Tax System Too Complicated
Bob Formaini, a Senior Economist and Public Policy Advisor at the Federal Reserve Bank of Dallas, finally realized that he was incompetent to do his own taxes.
There is something wrong with a tax code that requires so much paperwork, so many hours of preparation, so much frustration with the endless record keeping that the law demands. And that’s just for individuals. The burdens on business are staggering. Even so, our return no doubt is, for our accountant, a baby sort of thing. I doubt that he even worked up a mild sweat. Compared with the returns he does for a living — a living created by Congress and their inability to have a simple tax code and for which I certainly do not begrudge him — our return is probably a laugher. And yet, to a guy like me with four college degrees including a PhD, it might as well be written in Klingonese. I have become, along with most of my fellow citizens, just another helpless dunce who can’t deal with the complexities that our wonderful politicians yearly serve up. The upside, assuming there is one, of being a helpless dunce is that one can no longer be held responsible. Unless Congress, “simplifying the tax laws” once more, decides that the old legal doctrine of mens rea is no longer the standard for criminal behavior. If that happens, were all potentially in some very serious trouble.

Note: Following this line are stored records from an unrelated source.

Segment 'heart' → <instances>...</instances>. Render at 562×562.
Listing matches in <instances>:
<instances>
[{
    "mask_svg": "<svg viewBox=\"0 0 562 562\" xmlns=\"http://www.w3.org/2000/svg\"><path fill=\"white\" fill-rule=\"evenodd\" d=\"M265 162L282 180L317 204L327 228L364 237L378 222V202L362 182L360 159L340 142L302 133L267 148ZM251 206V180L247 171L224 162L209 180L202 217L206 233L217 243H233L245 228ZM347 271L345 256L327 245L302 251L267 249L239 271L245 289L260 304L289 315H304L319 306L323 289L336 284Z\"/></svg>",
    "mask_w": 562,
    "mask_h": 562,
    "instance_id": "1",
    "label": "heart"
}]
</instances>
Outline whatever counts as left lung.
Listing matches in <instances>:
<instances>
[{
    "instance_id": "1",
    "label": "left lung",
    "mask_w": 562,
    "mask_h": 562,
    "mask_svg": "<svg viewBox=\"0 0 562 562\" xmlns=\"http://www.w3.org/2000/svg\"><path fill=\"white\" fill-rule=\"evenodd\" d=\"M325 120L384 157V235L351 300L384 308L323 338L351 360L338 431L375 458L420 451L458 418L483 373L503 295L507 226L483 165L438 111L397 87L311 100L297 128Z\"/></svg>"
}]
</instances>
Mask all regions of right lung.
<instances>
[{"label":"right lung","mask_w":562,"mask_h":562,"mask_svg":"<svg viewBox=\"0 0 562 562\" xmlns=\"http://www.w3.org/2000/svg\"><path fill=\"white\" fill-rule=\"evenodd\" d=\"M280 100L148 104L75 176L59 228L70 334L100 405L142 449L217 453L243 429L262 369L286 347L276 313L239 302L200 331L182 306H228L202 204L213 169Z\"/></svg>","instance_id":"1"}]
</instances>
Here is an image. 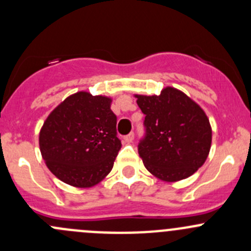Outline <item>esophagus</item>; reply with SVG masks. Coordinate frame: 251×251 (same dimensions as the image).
Returning <instances> with one entry per match:
<instances>
[{
  "mask_svg": "<svg viewBox=\"0 0 251 251\" xmlns=\"http://www.w3.org/2000/svg\"><path fill=\"white\" fill-rule=\"evenodd\" d=\"M133 137H135V135H133V132L128 133V135L124 136V141L126 142V143H131V142L133 141Z\"/></svg>",
  "mask_w": 251,
  "mask_h": 251,
  "instance_id": "esophagus-1",
  "label": "esophagus"
}]
</instances>
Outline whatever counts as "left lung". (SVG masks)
Segmentation results:
<instances>
[{
	"label": "left lung",
	"instance_id": "obj_1",
	"mask_svg": "<svg viewBox=\"0 0 251 251\" xmlns=\"http://www.w3.org/2000/svg\"><path fill=\"white\" fill-rule=\"evenodd\" d=\"M135 97L146 115L138 154L147 170L166 182L192 176L211 147V126L204 110L174 87H165L159 96Z\"/></svg>",
	"mask_w": 251,
	"mask_h": 251
}]
</instances>
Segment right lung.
Segmentation results:
<instances>
[{
  "label": "right lung",
  "mask_w": 251,
  "mask_h": 251,
  "mask_svg": "<svg viewBox=\"0 0 251 251\" xmlns=\"http://www.w3.org/2000/svg\"><path fill=\"white\" fill-rule=\"evenodd\" d=\"M110 104L109 97L81 91L48 115L40 131V151L60 181L88 188L111 171L121 141Z\"/></svg>",
  "instance_id": "1"
}]
</instances>
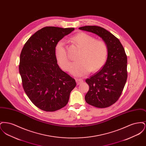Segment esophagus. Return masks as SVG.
I'll list each match as a JSON object with an SVG mask.
<instances>
[{
	"instance_id": "34e87169",
	"label": "esophagus",
	"mask_w": 146,
	"mask_h": 146,
	"mask_svg": "<svg viewBox=\"0 0 146 146\" xmlns=\"http://www.w3.org/2000/svg\"><path fill=\"white\" fill-rule=\"evenodd\" d=\"M76 83H77L78 85H79V84L83 83V80L82 79L76 78Z\"/></svg>"
}]
</instances>
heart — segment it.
Segmentation results:
<instances>
[{
	"mask_svg": "<svg viewBox=\"0 0 146 146\" xmlns=\"http://www.w3.org/2000/svg\"><path fill=\"white\" fill-rule=\"evenodd\" d=\"M72 40L82 50L77 57L78 61L70 66V73L76 76H84L91 72L101 70L107 61L108 48L106 42L86 33L80 32L73 36ZM55 54L57 61L63 70L70 67V60L67 54L66 42L60 40L56 44Z\"/></svg>",
	"mask_w": 146,
	"mask_h": 146,
	"instance_id": "1",
	"label": "heart"
}]
</instances>
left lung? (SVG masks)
<instances>
[{"label": "left lung", "mask_w": 146, "mask_h": 146, "mask_svg": "<svg viewBox=\"0 0 146 146\" xmlns=\"http://www.w3.org/2000/svg\"><path fill=\"white\" fill-rule=\"evenodd\" d=\"M79 29L96 34L106 42L108 54L103 68L86 79L89 90L85 96L88 104L97 108H106L118 101L127 77V56L119 40L104 28L86 26Z\"/></svg>", "instance_id": "left-lung-1"}]
</instances>
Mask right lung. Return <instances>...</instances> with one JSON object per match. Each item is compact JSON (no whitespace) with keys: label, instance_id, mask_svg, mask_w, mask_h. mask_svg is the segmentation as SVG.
Here are the masks:
<instances>
[{"label":"right lung","instance_id":"right-lung-1","mask_svg":"<svg viewBox=\"0 0 146 146\" xmlns=\"http://www.w3.org/2000/svg\"><path fill=\"white\" fill-rule=\"evenodd\" d=\"M74 30L44 27L29 38L21 51L19 72L23 89L42 111H56L64 107L76 86L75 79L59 67L55 54L57 42Z\"/></svg>","mask_w":146,"mask_h":146}]
</instances>
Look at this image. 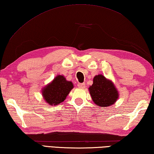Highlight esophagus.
I'll return each instance as SVG.
<instances>
[{
	"instance_id": "obj_1",
	"label": "esophagus",
	"mask_w": 154,
	"mask_h": 154,
	"mask_svg": "<svg viewBox=\"0 0 154 154\" xmlns=\"http://www.w3.org/2000/svg\"><path fill=\"white\" fill-rule=\"evenodd\" d=\"M77 86L79 87V88H85V84L84 83H79L77 84Z\"/></svg>"
}]
</instances>
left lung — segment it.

I only have three degrees, none of them in economics, and can still manage to file my taxes each year. Like Formaini, though, I’m not really sure that I’m doing them right. It’s essentially voodoo to me: I download and install that year’s edition of TaxCut, answer the questions it asks, look at it for obvious errors, and then file electronically.
Unless we abolish the income tax entirely, though, I’m not sure we’ll ever fix it. Even if we started over with a “flat” tax–which will never happen–it would soon be larded with various exceptions, exemptions, deductions, incentives, and whatnot in order to achieve some social policy through the back door.